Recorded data
· · · ·

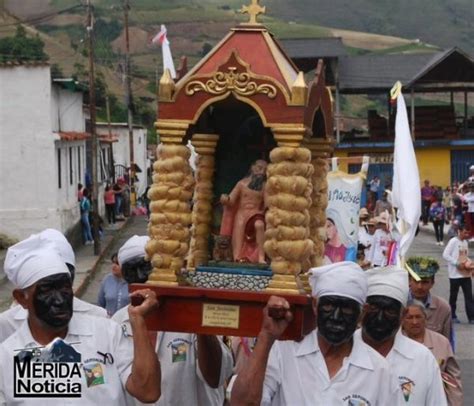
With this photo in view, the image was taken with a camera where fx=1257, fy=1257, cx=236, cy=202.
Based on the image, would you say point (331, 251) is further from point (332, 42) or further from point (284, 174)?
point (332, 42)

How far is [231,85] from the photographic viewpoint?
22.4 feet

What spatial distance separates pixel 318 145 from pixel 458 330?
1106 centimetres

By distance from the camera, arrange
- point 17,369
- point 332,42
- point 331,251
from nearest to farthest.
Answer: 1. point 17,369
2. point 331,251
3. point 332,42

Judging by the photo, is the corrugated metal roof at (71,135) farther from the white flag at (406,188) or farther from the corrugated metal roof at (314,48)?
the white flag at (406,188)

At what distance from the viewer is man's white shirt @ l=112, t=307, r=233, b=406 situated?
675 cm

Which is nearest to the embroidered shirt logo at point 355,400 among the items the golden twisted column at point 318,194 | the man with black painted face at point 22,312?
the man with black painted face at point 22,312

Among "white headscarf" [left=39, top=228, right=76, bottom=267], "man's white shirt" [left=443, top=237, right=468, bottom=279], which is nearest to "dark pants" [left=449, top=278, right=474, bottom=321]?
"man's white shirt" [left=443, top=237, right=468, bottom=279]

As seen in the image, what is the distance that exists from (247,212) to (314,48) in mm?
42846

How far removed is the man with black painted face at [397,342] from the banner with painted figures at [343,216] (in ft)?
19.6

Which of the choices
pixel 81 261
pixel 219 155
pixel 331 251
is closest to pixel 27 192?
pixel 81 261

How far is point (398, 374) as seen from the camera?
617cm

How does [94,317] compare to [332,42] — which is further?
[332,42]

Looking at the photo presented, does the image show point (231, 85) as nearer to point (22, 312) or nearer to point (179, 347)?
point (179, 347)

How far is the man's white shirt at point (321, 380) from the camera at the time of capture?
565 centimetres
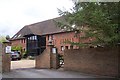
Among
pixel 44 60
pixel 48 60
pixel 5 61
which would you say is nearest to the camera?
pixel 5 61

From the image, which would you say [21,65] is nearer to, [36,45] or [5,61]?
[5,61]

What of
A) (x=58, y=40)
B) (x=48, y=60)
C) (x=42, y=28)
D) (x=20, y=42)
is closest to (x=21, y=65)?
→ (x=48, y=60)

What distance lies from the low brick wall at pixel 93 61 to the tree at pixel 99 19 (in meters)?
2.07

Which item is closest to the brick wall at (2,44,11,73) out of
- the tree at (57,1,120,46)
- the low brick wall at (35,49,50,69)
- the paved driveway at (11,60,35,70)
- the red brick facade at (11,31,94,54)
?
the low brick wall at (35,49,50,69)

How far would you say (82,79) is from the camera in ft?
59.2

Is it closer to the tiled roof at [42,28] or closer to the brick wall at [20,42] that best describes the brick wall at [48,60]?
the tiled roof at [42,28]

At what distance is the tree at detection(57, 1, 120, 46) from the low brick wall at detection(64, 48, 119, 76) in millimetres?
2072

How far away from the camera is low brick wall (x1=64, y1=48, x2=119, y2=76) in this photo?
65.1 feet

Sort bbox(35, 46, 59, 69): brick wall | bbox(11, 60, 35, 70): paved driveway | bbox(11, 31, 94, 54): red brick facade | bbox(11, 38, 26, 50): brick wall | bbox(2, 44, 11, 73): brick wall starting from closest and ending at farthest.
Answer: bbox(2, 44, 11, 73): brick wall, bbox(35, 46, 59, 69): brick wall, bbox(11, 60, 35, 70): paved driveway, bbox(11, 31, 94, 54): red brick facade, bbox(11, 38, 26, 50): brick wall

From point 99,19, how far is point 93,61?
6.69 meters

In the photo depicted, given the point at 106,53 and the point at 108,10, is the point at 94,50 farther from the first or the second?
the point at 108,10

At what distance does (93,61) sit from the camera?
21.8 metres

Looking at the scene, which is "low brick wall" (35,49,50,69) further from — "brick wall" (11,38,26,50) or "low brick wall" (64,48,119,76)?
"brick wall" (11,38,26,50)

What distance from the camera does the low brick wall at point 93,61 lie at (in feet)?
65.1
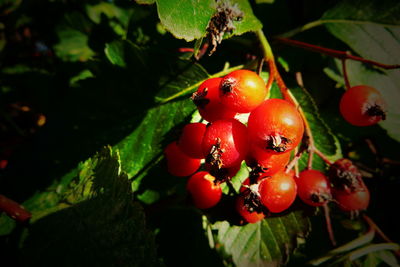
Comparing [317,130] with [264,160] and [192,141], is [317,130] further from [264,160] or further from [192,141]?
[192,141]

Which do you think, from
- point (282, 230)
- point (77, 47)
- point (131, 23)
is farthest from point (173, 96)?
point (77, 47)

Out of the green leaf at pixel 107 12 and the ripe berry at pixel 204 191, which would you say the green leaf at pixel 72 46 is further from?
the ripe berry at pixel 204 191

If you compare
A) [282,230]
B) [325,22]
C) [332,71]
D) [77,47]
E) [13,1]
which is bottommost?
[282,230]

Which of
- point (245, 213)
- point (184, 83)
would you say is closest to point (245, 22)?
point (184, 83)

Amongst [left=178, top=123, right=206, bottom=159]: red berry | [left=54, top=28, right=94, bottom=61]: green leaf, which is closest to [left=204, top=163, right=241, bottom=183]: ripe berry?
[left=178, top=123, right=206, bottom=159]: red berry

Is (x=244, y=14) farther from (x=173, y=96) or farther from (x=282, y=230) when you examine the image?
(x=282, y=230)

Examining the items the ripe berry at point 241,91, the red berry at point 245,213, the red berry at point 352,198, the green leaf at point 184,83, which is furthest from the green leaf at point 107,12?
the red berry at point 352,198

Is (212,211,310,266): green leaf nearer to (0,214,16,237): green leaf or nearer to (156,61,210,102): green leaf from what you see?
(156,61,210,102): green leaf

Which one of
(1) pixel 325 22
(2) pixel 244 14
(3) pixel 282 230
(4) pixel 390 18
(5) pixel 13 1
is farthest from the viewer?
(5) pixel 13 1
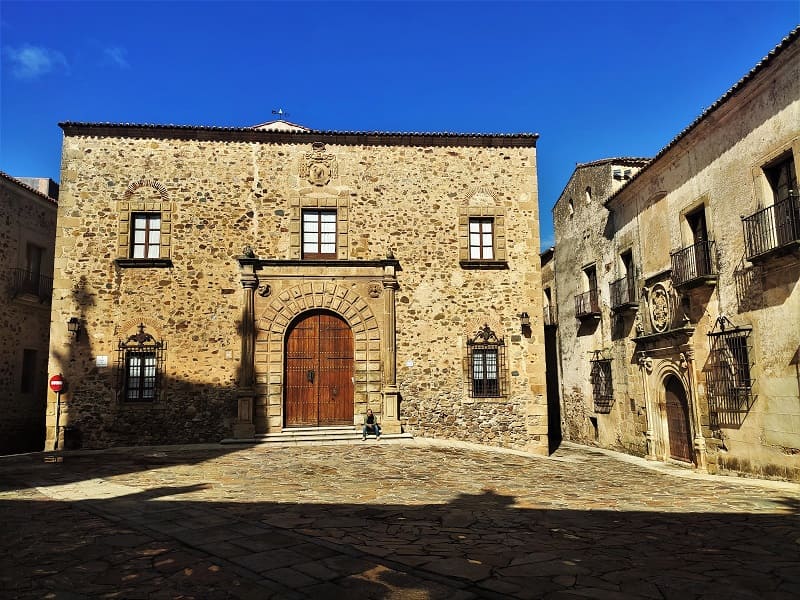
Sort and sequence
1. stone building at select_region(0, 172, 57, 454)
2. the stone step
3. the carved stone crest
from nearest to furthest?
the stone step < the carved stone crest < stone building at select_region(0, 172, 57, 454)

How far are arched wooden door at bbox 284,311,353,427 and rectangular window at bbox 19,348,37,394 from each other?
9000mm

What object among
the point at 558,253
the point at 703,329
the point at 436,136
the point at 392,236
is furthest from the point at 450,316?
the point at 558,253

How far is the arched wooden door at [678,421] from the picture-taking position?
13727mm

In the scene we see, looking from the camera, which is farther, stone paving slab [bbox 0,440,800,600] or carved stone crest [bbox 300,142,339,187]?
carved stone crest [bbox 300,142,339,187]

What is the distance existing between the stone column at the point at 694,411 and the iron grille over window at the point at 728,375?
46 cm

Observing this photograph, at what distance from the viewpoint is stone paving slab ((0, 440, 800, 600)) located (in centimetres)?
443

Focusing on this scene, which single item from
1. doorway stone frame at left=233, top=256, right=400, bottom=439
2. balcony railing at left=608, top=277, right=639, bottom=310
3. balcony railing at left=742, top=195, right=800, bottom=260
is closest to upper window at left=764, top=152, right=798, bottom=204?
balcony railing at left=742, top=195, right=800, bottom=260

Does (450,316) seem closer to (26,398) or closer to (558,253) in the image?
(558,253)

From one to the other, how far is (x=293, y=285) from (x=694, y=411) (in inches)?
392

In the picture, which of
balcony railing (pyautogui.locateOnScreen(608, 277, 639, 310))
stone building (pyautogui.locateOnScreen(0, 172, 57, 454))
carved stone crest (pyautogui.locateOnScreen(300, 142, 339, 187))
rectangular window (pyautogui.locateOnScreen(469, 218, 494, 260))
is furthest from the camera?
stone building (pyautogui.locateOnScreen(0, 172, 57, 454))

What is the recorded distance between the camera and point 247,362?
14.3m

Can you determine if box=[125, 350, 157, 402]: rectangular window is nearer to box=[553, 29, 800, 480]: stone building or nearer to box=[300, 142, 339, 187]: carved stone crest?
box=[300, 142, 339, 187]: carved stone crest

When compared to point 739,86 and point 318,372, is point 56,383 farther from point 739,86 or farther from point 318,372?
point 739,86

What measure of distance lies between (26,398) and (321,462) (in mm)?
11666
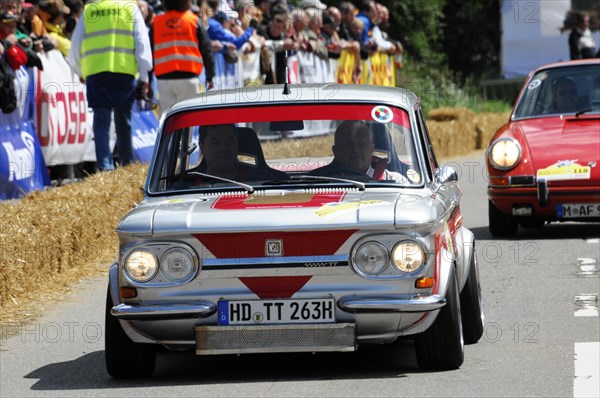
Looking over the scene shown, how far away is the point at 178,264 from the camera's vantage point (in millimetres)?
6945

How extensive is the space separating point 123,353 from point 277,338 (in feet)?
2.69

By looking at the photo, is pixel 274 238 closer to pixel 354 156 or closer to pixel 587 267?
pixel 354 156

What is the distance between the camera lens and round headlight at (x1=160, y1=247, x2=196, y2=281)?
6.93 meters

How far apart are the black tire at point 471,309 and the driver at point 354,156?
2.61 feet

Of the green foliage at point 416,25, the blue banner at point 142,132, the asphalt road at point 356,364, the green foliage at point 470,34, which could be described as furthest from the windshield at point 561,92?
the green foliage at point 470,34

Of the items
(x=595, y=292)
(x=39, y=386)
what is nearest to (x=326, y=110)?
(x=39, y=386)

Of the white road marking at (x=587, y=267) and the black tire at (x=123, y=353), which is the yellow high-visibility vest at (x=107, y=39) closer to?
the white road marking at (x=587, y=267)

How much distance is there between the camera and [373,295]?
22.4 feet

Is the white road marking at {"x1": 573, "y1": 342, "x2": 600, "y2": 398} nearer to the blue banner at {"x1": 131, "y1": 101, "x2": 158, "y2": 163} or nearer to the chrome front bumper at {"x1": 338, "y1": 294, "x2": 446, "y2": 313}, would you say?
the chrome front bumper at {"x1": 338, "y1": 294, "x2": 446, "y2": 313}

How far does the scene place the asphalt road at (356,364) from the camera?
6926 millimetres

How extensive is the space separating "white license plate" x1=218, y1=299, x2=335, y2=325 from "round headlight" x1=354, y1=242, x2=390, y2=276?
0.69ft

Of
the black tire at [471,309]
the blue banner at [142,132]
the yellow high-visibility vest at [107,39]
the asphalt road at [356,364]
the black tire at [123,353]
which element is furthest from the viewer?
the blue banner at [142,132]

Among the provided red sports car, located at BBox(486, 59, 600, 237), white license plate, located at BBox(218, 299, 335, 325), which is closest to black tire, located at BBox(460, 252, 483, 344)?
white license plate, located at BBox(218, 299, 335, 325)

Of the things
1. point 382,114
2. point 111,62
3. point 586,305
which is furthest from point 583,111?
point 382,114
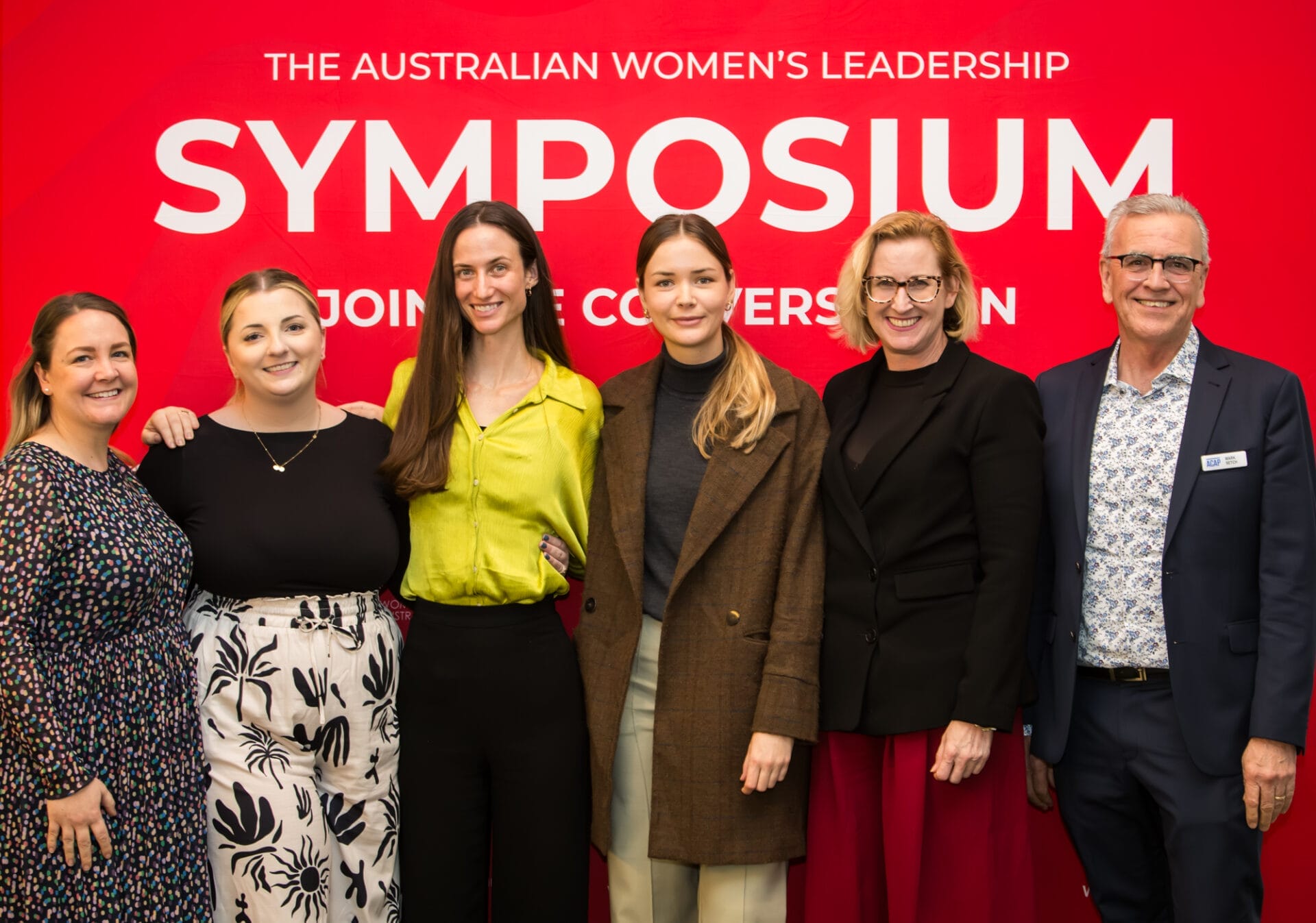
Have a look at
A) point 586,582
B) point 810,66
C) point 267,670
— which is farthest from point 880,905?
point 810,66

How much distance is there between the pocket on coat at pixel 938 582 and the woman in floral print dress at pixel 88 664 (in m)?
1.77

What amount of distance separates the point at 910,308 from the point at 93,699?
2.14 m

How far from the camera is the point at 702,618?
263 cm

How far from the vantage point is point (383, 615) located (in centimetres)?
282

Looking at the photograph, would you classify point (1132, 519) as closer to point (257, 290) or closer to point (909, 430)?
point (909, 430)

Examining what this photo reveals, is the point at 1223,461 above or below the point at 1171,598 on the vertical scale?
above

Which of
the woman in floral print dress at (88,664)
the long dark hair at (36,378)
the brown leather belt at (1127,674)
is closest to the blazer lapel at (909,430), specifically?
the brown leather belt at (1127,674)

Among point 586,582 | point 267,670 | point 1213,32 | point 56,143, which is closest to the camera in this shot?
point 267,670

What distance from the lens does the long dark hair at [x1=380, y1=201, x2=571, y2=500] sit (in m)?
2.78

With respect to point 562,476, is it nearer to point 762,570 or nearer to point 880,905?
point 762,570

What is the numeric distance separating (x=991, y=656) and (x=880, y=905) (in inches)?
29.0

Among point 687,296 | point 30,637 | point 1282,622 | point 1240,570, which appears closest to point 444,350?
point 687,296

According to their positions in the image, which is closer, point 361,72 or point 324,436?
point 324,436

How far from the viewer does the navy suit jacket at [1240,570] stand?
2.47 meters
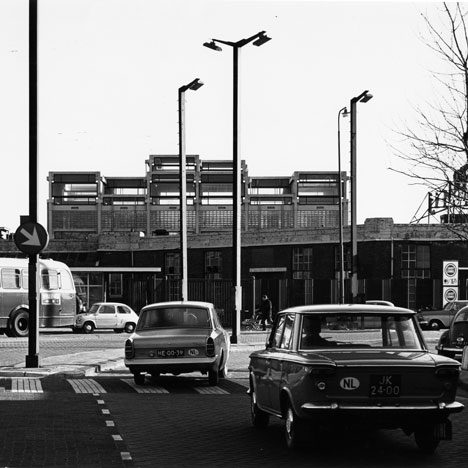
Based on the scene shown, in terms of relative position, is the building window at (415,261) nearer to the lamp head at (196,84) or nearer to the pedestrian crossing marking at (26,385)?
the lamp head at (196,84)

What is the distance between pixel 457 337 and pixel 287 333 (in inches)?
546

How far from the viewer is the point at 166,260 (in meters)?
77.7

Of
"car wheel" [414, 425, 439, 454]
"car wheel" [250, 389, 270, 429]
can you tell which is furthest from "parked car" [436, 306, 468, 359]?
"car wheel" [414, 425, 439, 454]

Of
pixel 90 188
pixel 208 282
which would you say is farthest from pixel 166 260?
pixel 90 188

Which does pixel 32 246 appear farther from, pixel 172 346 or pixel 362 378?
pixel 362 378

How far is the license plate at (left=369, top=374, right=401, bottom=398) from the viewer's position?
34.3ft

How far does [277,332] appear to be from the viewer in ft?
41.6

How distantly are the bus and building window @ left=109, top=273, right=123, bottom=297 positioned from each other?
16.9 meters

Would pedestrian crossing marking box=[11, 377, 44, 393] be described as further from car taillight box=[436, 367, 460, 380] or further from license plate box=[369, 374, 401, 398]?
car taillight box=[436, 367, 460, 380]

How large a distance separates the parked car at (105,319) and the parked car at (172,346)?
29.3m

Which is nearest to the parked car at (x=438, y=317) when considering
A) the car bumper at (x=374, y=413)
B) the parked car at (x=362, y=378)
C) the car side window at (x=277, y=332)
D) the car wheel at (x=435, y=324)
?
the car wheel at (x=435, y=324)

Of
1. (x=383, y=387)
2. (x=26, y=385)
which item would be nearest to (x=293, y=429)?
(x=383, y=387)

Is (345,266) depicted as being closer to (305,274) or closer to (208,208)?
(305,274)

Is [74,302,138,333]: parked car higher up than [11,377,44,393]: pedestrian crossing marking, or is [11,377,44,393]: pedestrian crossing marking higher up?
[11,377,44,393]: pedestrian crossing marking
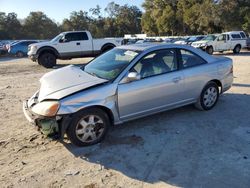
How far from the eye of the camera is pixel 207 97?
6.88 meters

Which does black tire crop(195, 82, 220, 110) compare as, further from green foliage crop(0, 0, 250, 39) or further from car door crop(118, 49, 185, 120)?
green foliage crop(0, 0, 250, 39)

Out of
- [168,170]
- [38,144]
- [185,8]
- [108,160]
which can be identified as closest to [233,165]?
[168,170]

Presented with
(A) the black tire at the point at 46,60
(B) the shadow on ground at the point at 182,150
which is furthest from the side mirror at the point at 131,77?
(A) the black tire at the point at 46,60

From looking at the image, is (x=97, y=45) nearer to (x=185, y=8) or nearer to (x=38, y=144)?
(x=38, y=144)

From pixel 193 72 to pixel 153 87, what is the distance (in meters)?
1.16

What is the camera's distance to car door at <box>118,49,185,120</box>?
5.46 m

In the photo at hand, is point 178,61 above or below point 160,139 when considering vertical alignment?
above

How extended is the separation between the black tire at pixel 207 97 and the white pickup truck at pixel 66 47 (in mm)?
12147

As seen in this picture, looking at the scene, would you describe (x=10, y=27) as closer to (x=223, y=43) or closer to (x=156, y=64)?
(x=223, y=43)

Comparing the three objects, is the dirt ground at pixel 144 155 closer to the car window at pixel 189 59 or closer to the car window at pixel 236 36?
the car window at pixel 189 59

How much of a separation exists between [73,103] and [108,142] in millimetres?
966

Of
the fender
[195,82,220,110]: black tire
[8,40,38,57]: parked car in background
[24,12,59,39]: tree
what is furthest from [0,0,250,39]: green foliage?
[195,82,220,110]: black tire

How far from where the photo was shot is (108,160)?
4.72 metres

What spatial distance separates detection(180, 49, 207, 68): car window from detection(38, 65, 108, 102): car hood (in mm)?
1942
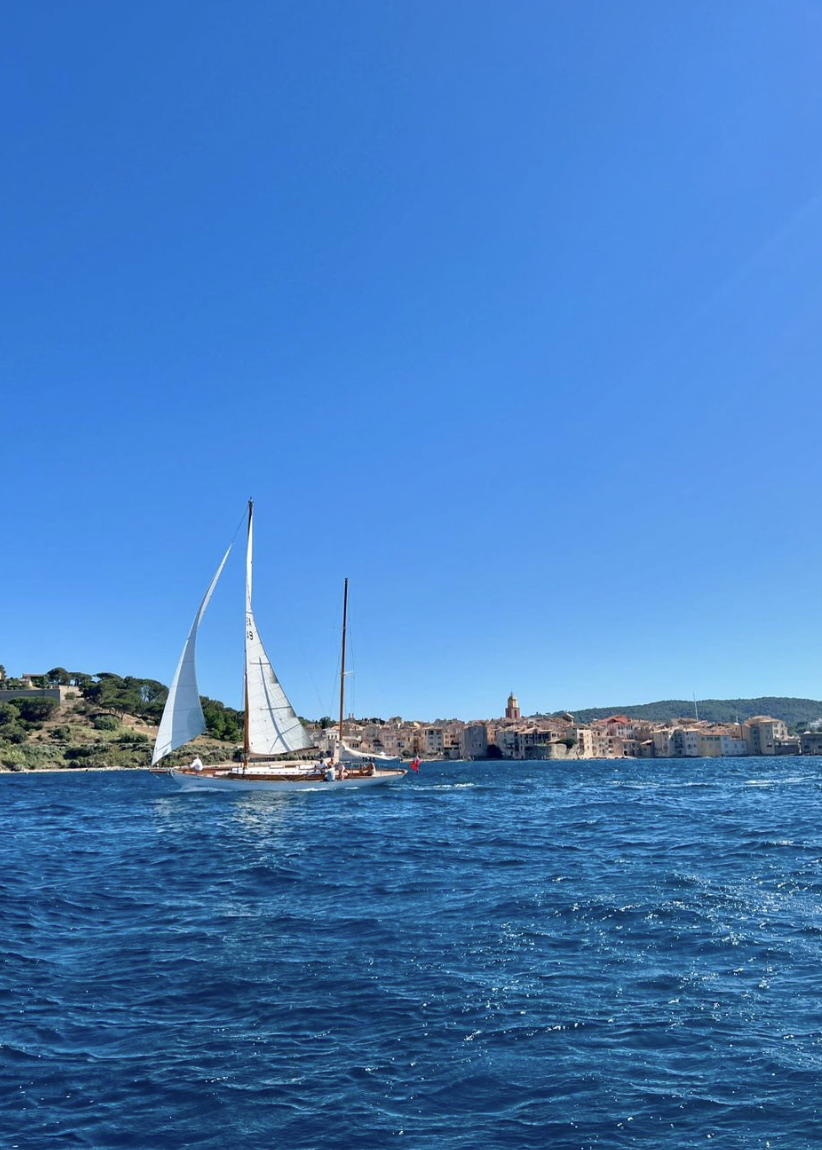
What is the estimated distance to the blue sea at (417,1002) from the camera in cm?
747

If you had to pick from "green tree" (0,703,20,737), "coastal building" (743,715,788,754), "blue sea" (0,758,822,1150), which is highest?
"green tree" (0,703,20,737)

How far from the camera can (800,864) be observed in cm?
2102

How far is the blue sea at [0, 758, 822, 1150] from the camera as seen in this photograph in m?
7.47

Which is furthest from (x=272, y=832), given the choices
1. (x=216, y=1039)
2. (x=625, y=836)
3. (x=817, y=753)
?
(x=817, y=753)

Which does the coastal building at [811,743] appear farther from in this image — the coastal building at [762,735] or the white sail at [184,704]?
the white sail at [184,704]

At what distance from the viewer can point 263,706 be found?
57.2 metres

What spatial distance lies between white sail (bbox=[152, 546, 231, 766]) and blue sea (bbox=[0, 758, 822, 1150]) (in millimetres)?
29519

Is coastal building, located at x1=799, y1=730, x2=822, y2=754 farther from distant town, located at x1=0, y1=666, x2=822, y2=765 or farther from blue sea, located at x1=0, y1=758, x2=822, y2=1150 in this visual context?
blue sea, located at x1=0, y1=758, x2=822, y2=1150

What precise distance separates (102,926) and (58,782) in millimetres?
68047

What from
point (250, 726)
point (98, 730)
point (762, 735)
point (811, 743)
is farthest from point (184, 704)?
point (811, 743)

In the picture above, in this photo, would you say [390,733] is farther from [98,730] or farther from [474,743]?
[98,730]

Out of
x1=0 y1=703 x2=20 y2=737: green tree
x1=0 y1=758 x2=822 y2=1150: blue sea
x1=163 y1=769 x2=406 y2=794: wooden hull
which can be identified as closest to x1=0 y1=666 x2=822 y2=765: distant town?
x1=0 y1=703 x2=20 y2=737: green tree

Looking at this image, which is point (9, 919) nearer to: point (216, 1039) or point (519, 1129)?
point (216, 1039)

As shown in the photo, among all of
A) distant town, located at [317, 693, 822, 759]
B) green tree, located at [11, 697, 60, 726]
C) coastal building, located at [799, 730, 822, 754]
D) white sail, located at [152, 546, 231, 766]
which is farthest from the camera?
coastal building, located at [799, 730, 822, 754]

· · · ·

## WHAT TO DO:
Output exactly the lines from the one containing "Looking at this" through the last line of the entries, both ends included.

## OUTPUT OF THE TASK:
Looking at this image, which is point (9, 919) nearer to: point (216, 1039) or point (519, 1129)?
point (216, 1039)

As shown in the photo, among all of
A) distant town, located at [317, 693, 822, 759]
B) green tree, located at [11, 697, 60, 726]
C) coastal building, located at [799, 730, 822, 754]
D) white sail, located at [152, 546, 231, 766]
which is farthest from the camera?
coastal building, located at [799, 730, 822, 754]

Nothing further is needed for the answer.